- **Actions to take**
A – Reproduce the Neo4j graph-import post from "CREATE CONSTRAINT IF NOT EXISTS FOR (u:User)" up to and including "MERGE (s)-[:FOLLOWS]->(t)".
B – Continue the Neo4j graph-import post from its final line.

- **Extract provided**
There are probably some redundant steps in the reproduction, however, this is exact steps from my book that returns an error if you want to list GDS graphs after the projection.

Import graph

CREATE CONSTRAINT IF NOT EXISTS FOR (u:User) REQUIRE u.id IS UNIQUE;
CREATE CONSTRAINT IF NOT EXISTS FOR (p:Tweet) REQUIRE p.id IS UNIQUE;
LOAD CSV WITH HEADERS FROM "https://bit.ly/39JYakC" AS row
MERGE (u:User {id:row.id})
ON CREATE SET u.name = row.name,
              u.username = row.username,
              u.registeredAt = datetime(row.createdAt);
LOAD CSV WITH HEADERS FROM "https://bit.ly/3n08lEL" AS row
CALL {
    WITH row
    MATCH (s:User {id:row.source})
    MATCH (t:User {id:row.target})
    MERGE (s)-[:FOLLOWS]->(t)

- **Data to examine**
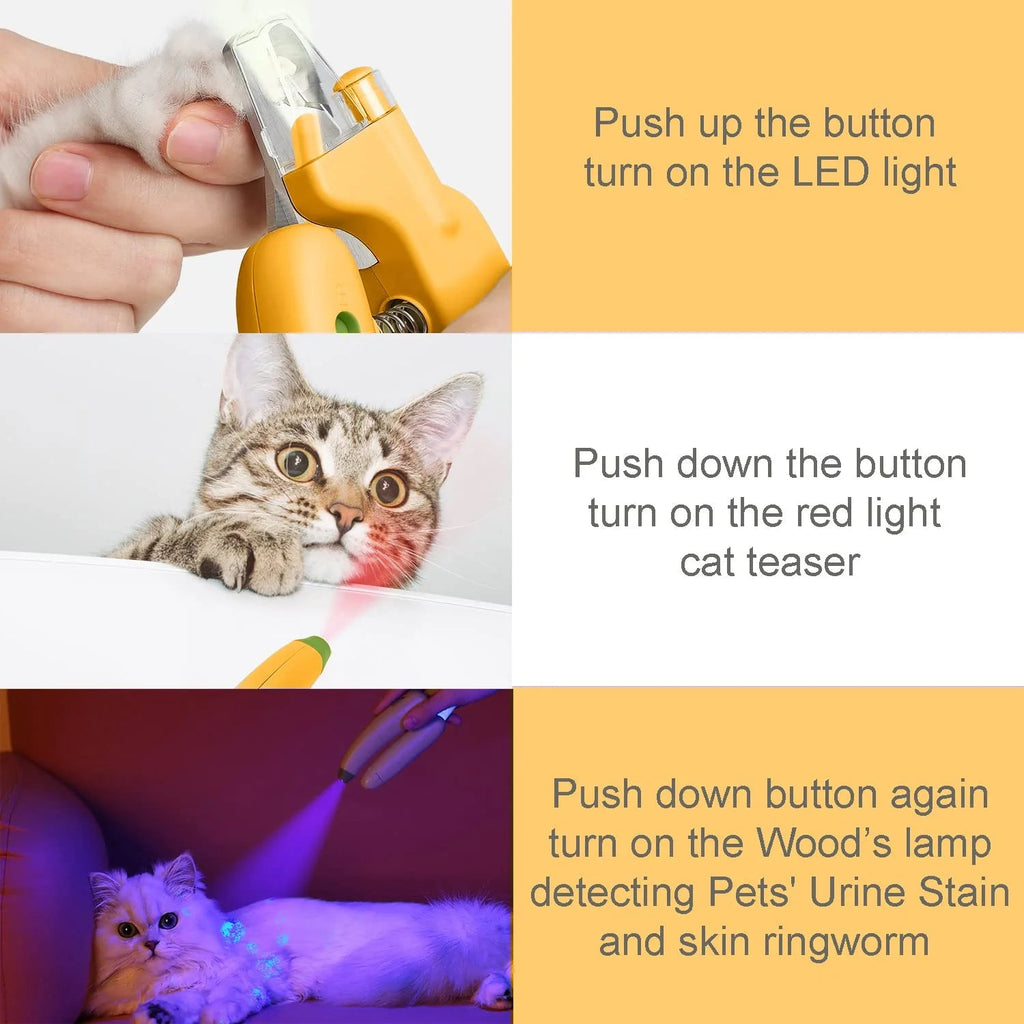 Push up the button turn on the LED light

Push down the button turn on the red light cat teaser

Push down button again turn on the Wood’s lamp detecting Pets' Urine Stain and skin ringworm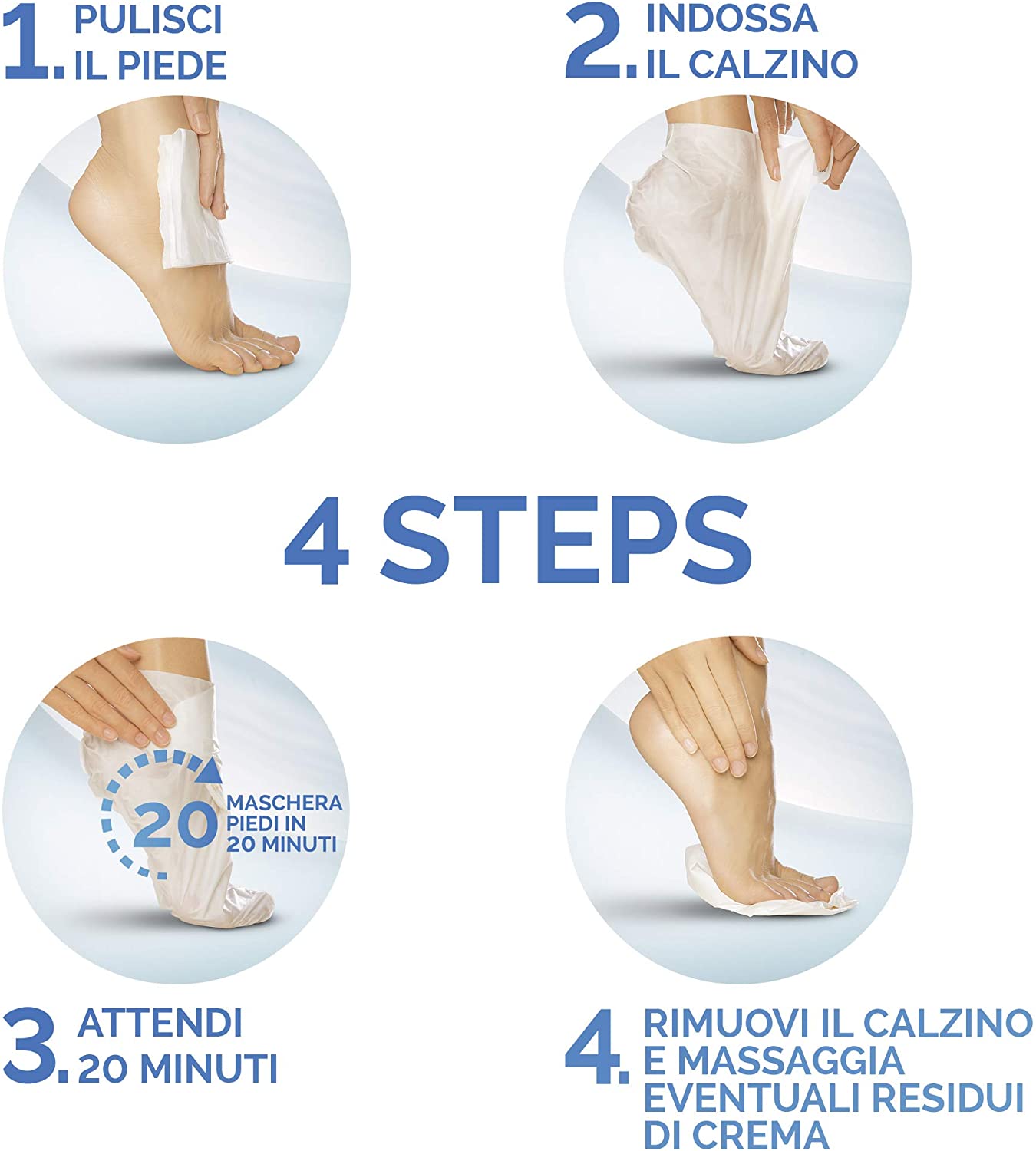 1. PULISCI IL PIEDE

2. INDOSSA IL CALZINO

4 STEPS

20 MASCHERA PIEDI IN 20 MINUTI

3. ATTENDI 20 MINUTI

4. RIMUOVI IL CALZINO E MASSAGGIA EVENTUALI RESIDUI DI CREMA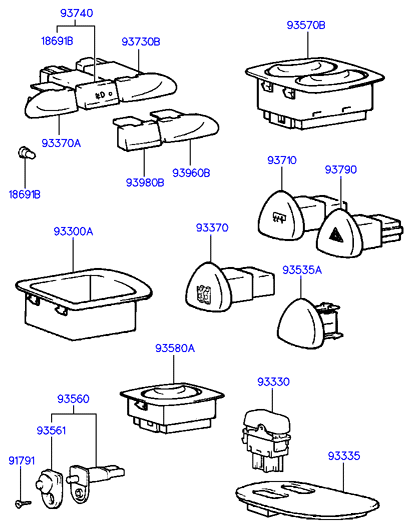 93740
18691B
93730B
93570B
93370A
18691B
93980B
93960B
93710
93790
93300A
93370
93535A
93580A
93330
93560
93561
91791
93335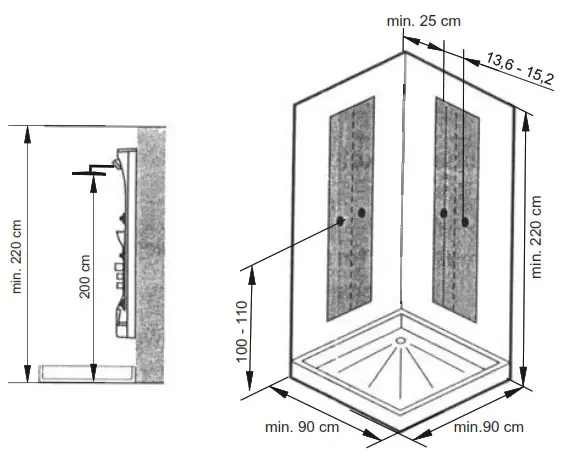 min. 220 cm

200 cm

min. 25 cm

13,6 - 15,2

min. 220 cm

100 - 110

min. 90 cm

min.90 cm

- **Your written answers**
A –
CREATE CONSTRAINT IF NOT EXISTS FOR (u:User) REQUIRE u.id IS UNIQUE;
CREATE CONSTRAINT IF NOT EXISTS FOR (p:Tweet) REQUIRE p.id IS UNIQUE;
LOAD CSV WITH HEADERS FROM "https://bit.ly/39JYakC" AS row
MERGE (u:User {id:row.id})
ON CREATE SET u.name = row.name,
              u.username = row.username,
              u.registeredAt = datetime(row.createdAt);
LOAD CSV WITH HEADERS FROM "https://bit.ly/3n08lEL" AS row
CALL {
    WITH row
    MATCH (s:User {id:row.source})
    MATCH (t:User {id:row.target})
    MERGE (s)-[:FOLLOWS]->(t)

B –
} IN TRANSACTIONS;
LOAD CSV WITH HEADERS FROM "https://bit.ly/3y3ODyc" AS row
CALL {
    WITH row
    MATCH (a:User{id:row.author})
    MERGE (p:Tweet{id:row.id})
    ON CREATE SET p.text = row.text,
                p.createdAt = datetime(row.createdAt)
    MERGE (a)-[:PUBLISH]->(p)
} IN TRANSACTIONS;
LOAD CSV WITH HEADERS FROM "https://bit.ly/3QyDrRl" AS row
MATCH (source:Tweet {id:row.source})
MATCH (target:Tweet {id:row.target})
MERGE (source)-[:RETWEETS]->(target);

Calculate features

MATCH (u:User)
OPTIONAL MATCH (u)-[:PUBLISH]->(tweet)
WHERE NOT EXISTS { (tweet)-[:RETWEETS]->() }
WITH u, count(tweet) AS tweetCount
OPTIONAL MATCH (u)-[:PUBLISH]->(retweet)
WHERE EXISTS { (retweet)-[:RETWEETS]->() }
WITH u, tweetCount, count(retweet) AS retweetCount
WITH u, tweetCount,
  CASE WHEN tweetCount + retweetCount = 0 THEN 0
    ELSE toFloat(retweetCount) / (tweetCount + retweetCount)
      END AS retweetRatio
SET u.tweetCount = tweetCount,
    u.retweetRatio = retweetRatio;
MATCH (u:User)
OPTIONAL MATCH (u)-[:PUBLISH]-(retweet)-[:RETWEETS]->(tweet)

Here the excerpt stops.